Pertama, lanjut Calvijn, janin dilarutkan menggunakan H2SO4 atau asam sulfat, kemudian dibuang ke salah satu saluran pembuangan di tempat tersebut. Kedua, jika terdapat bagian janin yang tidak terlarutkan, anggota staf akan membawanya ke lantai dua untuk dibakar. Di sana, terdapat cerobong asap untuk mengurangi bau hasil pembakaran.
Kepala Bidang Humas Polda Metro Jaya Komisaris Besar Yusri Yunus menjelaskan, rekonstruksi terdiri dari 41 adegan dan total 17 tersangka hadir. Adegan terbagi dalam tiga tahap, yaitu tahap persiapan, pelaksanaan, dan pemusnahan barang bukti hasil pengguguran kandungan.
Yusri mengoreksi, tempat aborsi ilegal yang digerebek tim dari Subdirektorat III/Reserse Mobil Ditreskrimum itu bukan klinik, melainkan rumah yang disewa SWS untuk praktik pribadinya sebagai dokter spesialis kebidanan dan kandungan (obstetri dan ginekologi). Namun, SWS menggunakannya juga untuk menyediakan tempat operasi, bahkan untuk aborsi yang tidak sesuai ketentuan.
Dokter yang praktik di tempat itu pun bukan hanya SWS. Di antara 17 tersangka, terdapat tiga dokter, yaitu SWS, SS (57), dan TWP (59), yang semuanya diduga terlibat pengguguran kandungan secara ilegal.

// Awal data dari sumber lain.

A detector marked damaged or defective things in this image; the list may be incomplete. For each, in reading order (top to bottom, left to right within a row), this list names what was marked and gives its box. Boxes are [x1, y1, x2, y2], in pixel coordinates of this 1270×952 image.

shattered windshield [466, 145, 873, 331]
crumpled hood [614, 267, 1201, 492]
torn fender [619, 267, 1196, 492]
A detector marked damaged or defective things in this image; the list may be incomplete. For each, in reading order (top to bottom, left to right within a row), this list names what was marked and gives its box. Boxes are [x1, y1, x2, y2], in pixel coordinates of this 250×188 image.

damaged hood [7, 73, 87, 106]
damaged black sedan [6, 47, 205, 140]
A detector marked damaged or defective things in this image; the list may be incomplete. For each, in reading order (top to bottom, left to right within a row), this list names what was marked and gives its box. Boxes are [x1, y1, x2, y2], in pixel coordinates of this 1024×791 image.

Di antara 17 tersangka, terdapat tiga dokter, yaitu SWS, SS (57), dan TWP (59), yang semuanya diduga terlibat pengguguran kandungan secara ilegal.
Calvijn mengatakan, para pasien aborsi ilegal datang ke sana setelah membuat janji dengan pengelola tempat praktik. Cara lainnya, mereka datang langsung untuk meminta jadwal pengguguran kandungan. Setiap kali ada pasien yang datang, terdapat calo yang akan menemani ke dalam.

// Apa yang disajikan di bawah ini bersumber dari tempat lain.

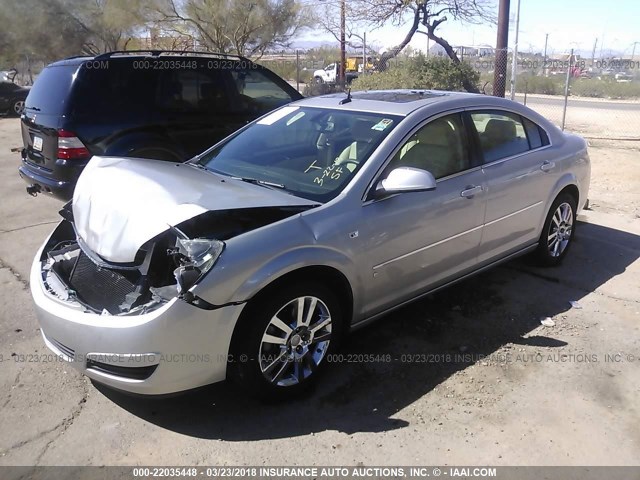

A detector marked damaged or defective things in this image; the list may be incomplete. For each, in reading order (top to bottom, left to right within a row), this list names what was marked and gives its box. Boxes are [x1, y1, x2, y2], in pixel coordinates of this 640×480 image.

damaged bumper [30, 240, 246, 394]
crumpled front hood [72, 157, 318, 262]
broken headlight [172, 238, 225, 294]
damaged silver sedan [30, 91, 592, 398]
cracked asphalt [1, 118, 640, 466]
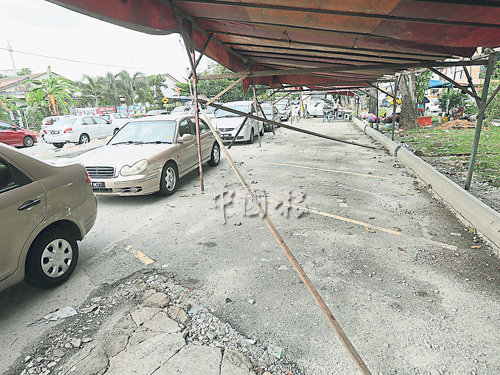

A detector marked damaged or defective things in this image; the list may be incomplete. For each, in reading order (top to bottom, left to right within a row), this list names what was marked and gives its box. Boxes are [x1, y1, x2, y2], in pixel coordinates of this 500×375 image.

rusty metal canopy [47, 0, 500, 88]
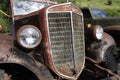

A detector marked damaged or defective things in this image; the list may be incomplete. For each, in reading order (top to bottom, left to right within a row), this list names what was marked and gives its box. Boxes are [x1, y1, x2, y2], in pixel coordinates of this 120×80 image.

rusty metal surface [0, 33, 53, 80]
rusty fender [0, 34, 53, 80]
rusty fender [91, 32, 115, 61]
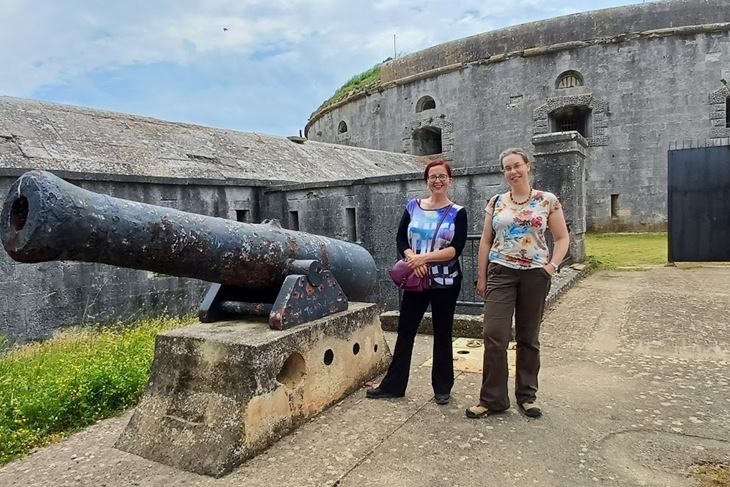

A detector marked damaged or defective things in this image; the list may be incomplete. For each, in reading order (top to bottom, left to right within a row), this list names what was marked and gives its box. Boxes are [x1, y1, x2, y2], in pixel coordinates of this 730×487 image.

rusty cannon carriage [4, 170, 382, 330]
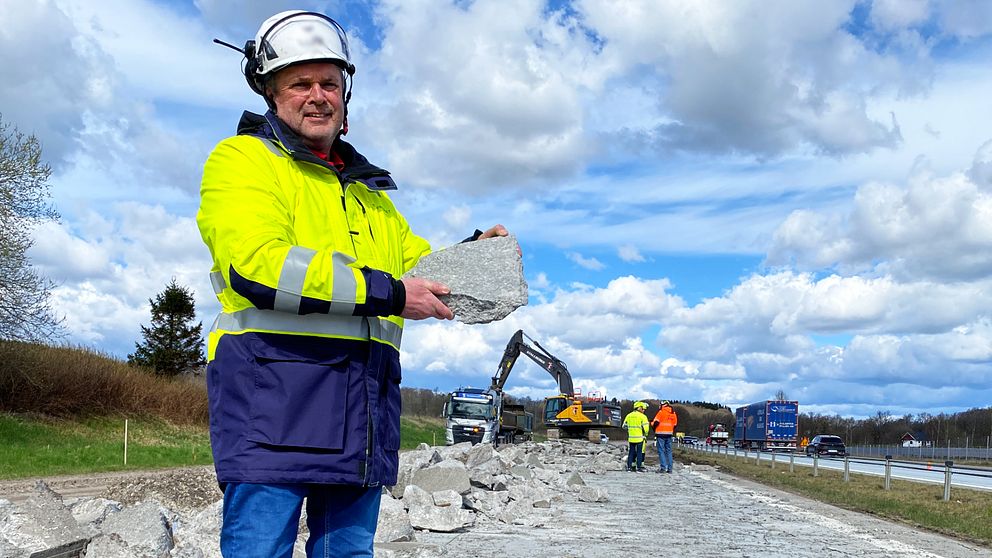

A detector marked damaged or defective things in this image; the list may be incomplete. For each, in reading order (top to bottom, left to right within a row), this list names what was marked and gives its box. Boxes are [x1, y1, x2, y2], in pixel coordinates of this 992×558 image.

broken concrete [404, 235, 528, 324]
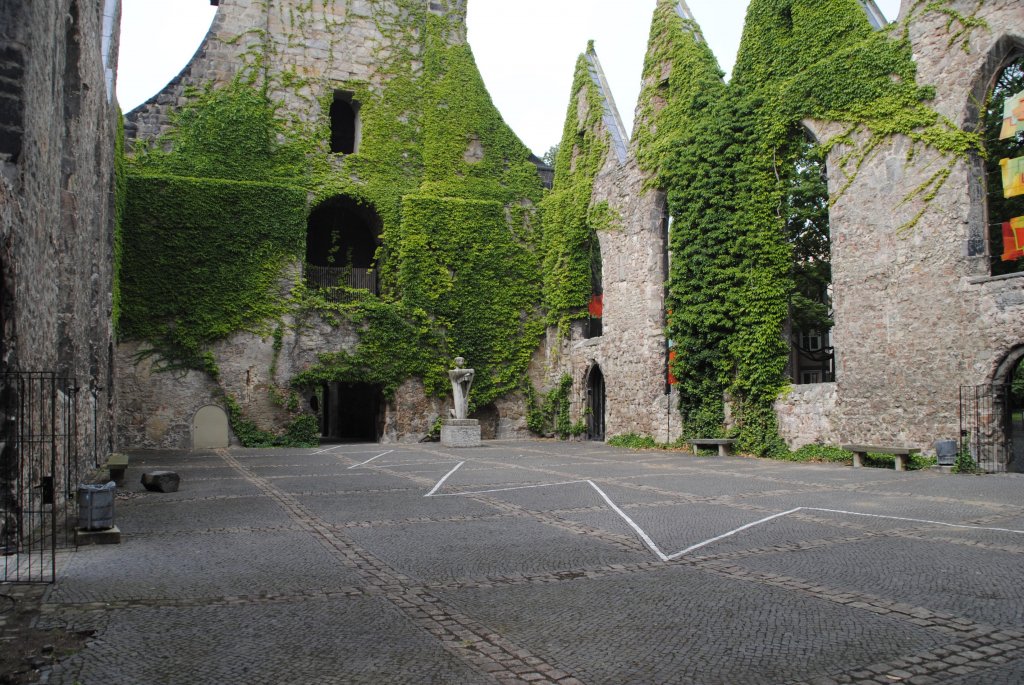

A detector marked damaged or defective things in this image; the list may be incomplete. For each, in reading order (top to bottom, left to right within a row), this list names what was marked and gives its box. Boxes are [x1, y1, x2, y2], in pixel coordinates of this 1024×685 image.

broken roof edge [585, 43, 630, 165]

Ia kembali menyebutkan, pengungkapan praktik aborsi ilegal di tempat praktik dokter SWS merupakan hasil pengembangan dari kasus pembunuhan berencana terhadap pemilik usaha roti asal Taiwan, Hsu Ming-Hu (52), di rumah korban di Kota Deltamas, Cikarang Pusat, Kabupaten Bekasi, pada 24 Juli. Otak pembunuhan yang juga karyawan korban, SS (37), mengaku sakit hati bosnya menghamilinya, tetapi tidak mau bertanggung jawab.
Hsu Ming-Hu malah memberikan uang sekitar Rp 15 juta agar SS menggugurkan kandungannya. ”Tersangka mengaku melakukan aborsi di tempat ini,” ujar Calvijn.

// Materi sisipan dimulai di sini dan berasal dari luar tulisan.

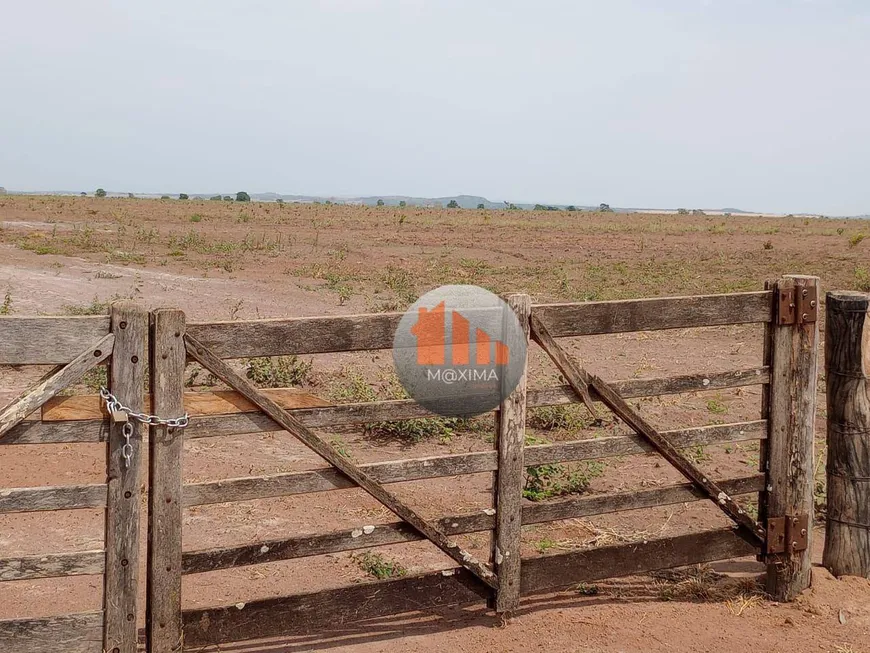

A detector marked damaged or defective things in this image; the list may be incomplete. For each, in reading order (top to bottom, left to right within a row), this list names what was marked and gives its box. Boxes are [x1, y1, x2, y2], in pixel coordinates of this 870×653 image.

rusty metal hinge [780, 286, 820, 326]
rusty metal hinge [768, 516, 816, 556]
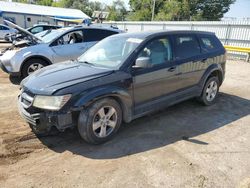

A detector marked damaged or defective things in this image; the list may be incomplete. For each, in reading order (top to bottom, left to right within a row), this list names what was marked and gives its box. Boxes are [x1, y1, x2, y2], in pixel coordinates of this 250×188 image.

damaged black suv [18, 30, 226, 144]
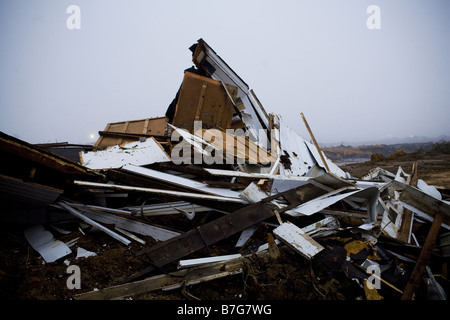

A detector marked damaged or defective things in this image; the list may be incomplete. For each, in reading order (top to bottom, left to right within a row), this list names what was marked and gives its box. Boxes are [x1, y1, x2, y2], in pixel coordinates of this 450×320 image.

broken white panel [80, 137, 171, 170]
broken white panel [304, 139, 346, 178]
broken white panel [121, 164, 243, 199]
broken white panel [416, 178, 442, 200]
broken white panel [24, 225, 71, 262]
broken white panel [81, 209, 180, 241]
broken white panel [270, 222, 324, 260]
splintered wood [270, 222, 324, 260]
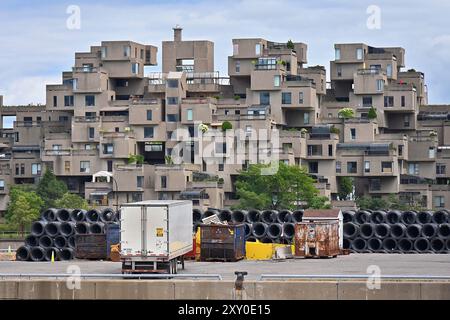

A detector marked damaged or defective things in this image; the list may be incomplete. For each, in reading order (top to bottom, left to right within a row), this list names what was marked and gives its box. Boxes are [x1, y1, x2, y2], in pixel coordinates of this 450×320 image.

rusty shipping container [200, 224, 244, 262]
rusty shipping container [294, 221, 340, 258]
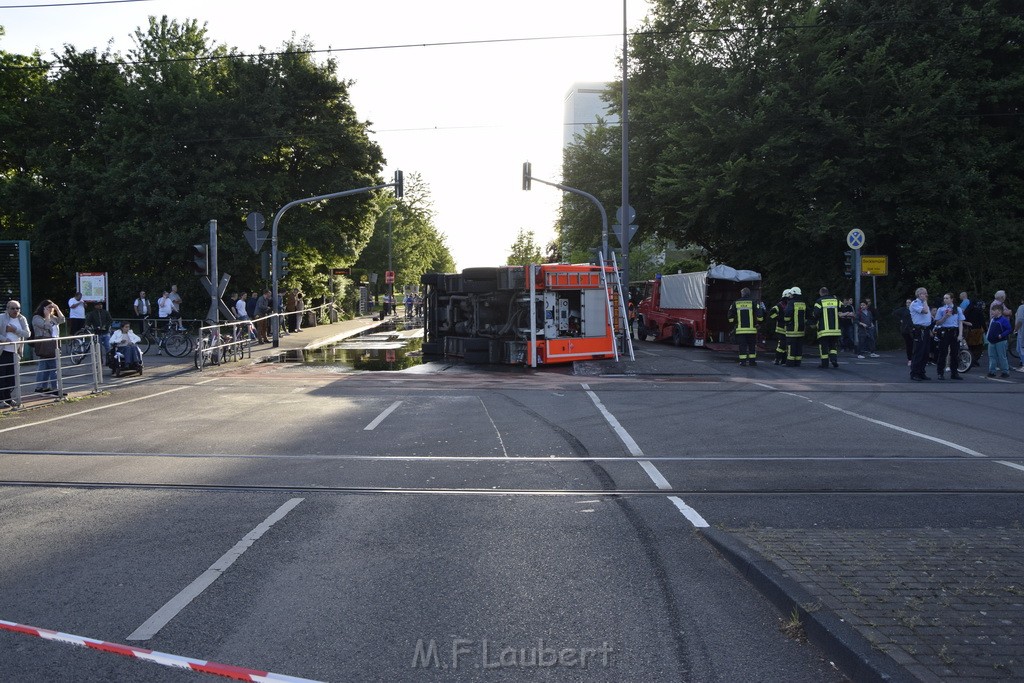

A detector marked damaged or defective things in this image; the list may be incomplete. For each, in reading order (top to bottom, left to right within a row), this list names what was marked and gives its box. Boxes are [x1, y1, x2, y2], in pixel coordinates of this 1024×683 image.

overturned fire truck [420, 264, 628, 368]
collapsed vehicle [420, 264, 628, 368]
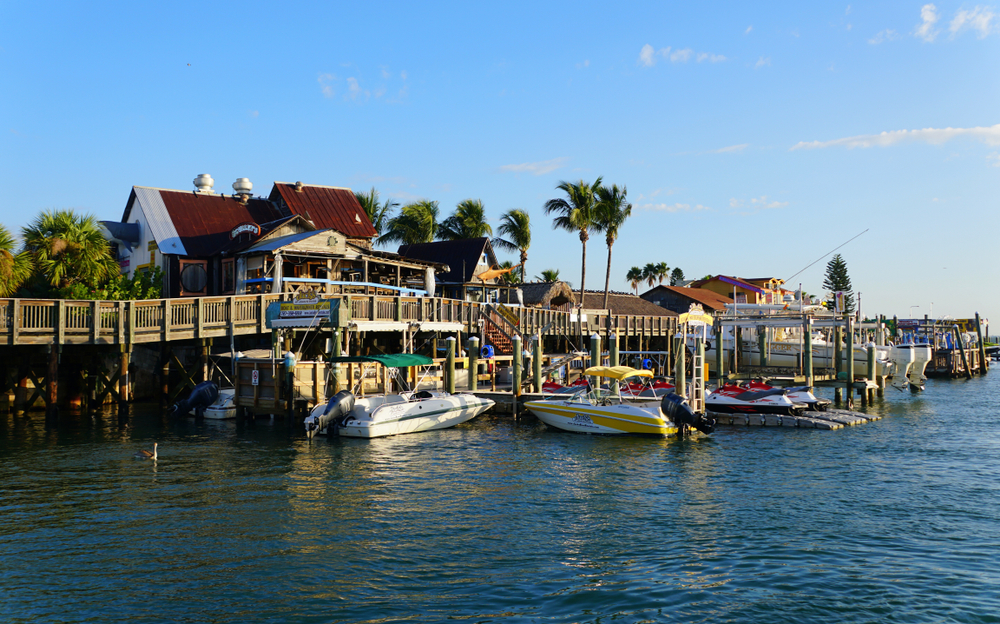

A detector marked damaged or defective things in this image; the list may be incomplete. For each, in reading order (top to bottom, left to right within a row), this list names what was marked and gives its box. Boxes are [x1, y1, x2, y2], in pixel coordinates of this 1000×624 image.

rusty metal roof [154, 190, 284, 258]
rusty metal roof [268, 182, 376, 240]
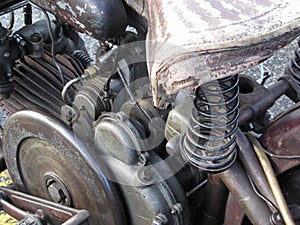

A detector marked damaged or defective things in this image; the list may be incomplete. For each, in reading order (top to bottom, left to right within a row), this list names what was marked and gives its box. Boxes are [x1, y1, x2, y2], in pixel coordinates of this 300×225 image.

Seperti diberitakan, tim Subdit III/Resmob menggerebek tempat praktik dokter SWS pada 3 Agustus lalu dan meringkus total 17 tersangka. Mereka terdiri dari 6 tenaga kesehatan, 4 staf pengelola klinik, 4 orang yang turut membantu, serta 3 pengguna jasa aborsi ilegal. Pengguna jasa terdiri dari ibu janin berinisial CCS (22), ayah biologis janin, HR (23), serta bibi dari pasien, LH (46).
Direktur Reskrimum Polda Metro Jaya Komisaris Besar Tubagus Ade Hidayat membeberkan, tim mendapatkan data bahwa pada kurun Januari 2019-10 April 2020 tempat itu sudah melayani 2.638 pasien aborsi. ”Dalam sehari, ada lima-tujuh pasien,” ujar Ade.
Biaya pengguguran di sana bervariasi, bergantung usia kandungan serta tingkat kesulitan penanganan. Ade mencontohkan, biaya paling murah adalah Rp 1,5 juta-Rp 2 juta untuk aborsi kandungan berusia 6-7 minggu. Untuk kandungan usia 15-20 minggu (3 bulan 3 minggu-5 bulan), biaya berkisar Rp 7 juta-Rp 9 juta.
”Rata-rata pendapatan Rp 70 juta per bulan,” kata Ade. Dari setiap pasien aborsi, 40 persen pembayaran dialokasikan bagi para tenaga kesehatan, 40 persen untuk calo, dan 20 persen untuk anggota staf pengelola tempat praktik.